List Of Documents Required For

Application As An Investment Dealer

1. Company Application Form to be filled and signed

2. Organisational/structure chart showing board of directors, shareholders, list of senior persons (compliance officer, Money Laundering Reporting Officer and deputy) and other officers who will would be responsible for the day to day operations;

3. Business plan with 3 year projections giving details of proposed activities, types of customers, products and services to be offered (brokerage, CIS securities, underwriting, etc.);

4. Draft agreements to be entered into with a Securities/ Commodities Exchange and agreements with Clients;

5. Draft brokerage agreement to be entered into with clients

6. An Internal Procedures Manual;

7. An Anti-Money Laundering & Compliance Procedures Manual;

8. Details of proposed membership with an Exchange, clearing and settlement facility, etc;

9. Details of procedures and systems to prevent conflicts of interest, terrorism and money laundering;

10. Confirmation Letter that the Investment Dealer will maintain the minimum capital required and will not start operation until this is paid in a bank account.

11. An indication as from where the company intends to operate;

12. Indication of the profile and location of the target clients of the company;

13. Details of the modus operandi of the company (mode of operation);

14. Confirmation whether the company will have a trading platform and details thereof;

15. Due diligence documents on directors, shareholders, all officers, beneficial owners, etc. as per below:

Passports
Certified to be true copy by an attorney, notary public, solicitor, public accountant, director of a trust company (‘Approved Certifier’).

Bank reference Letter

Original letter of reference from your bank, confirming the length of time the account has been opened (should be minimum 2 years) and that it has been conducted satisfactorily.

Curriculum Vitae (duly signed)

Stating qualifications, work history, qualification, experience/expertise in investment/securities management and present occupation.
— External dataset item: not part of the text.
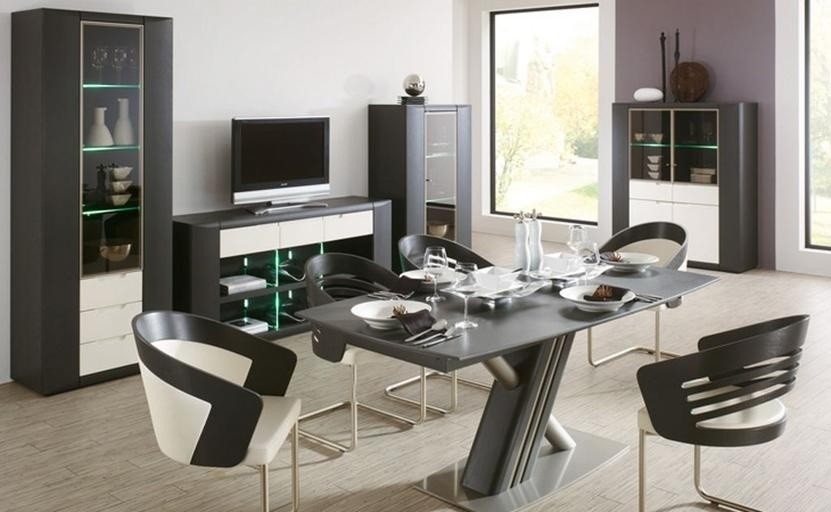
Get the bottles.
[88,97,135,147]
It should also include details of the source of the funds from the shareholder or beneficial owner only. It is also important to have the CV of the officer who has the experience and qualifications required under the Securities Act 2005 and that is clearly mentioned in the CV;

Personal Questionnaire (to be filled and signed)

Proof of address

Utility Bill/Credit card statement / Bank statement-less than 3 months old;original or certified copy by Approved Certifier.

Kindly note that the above documents are required for successful application of a Category 1 Global Business Licence and Investment Dealer.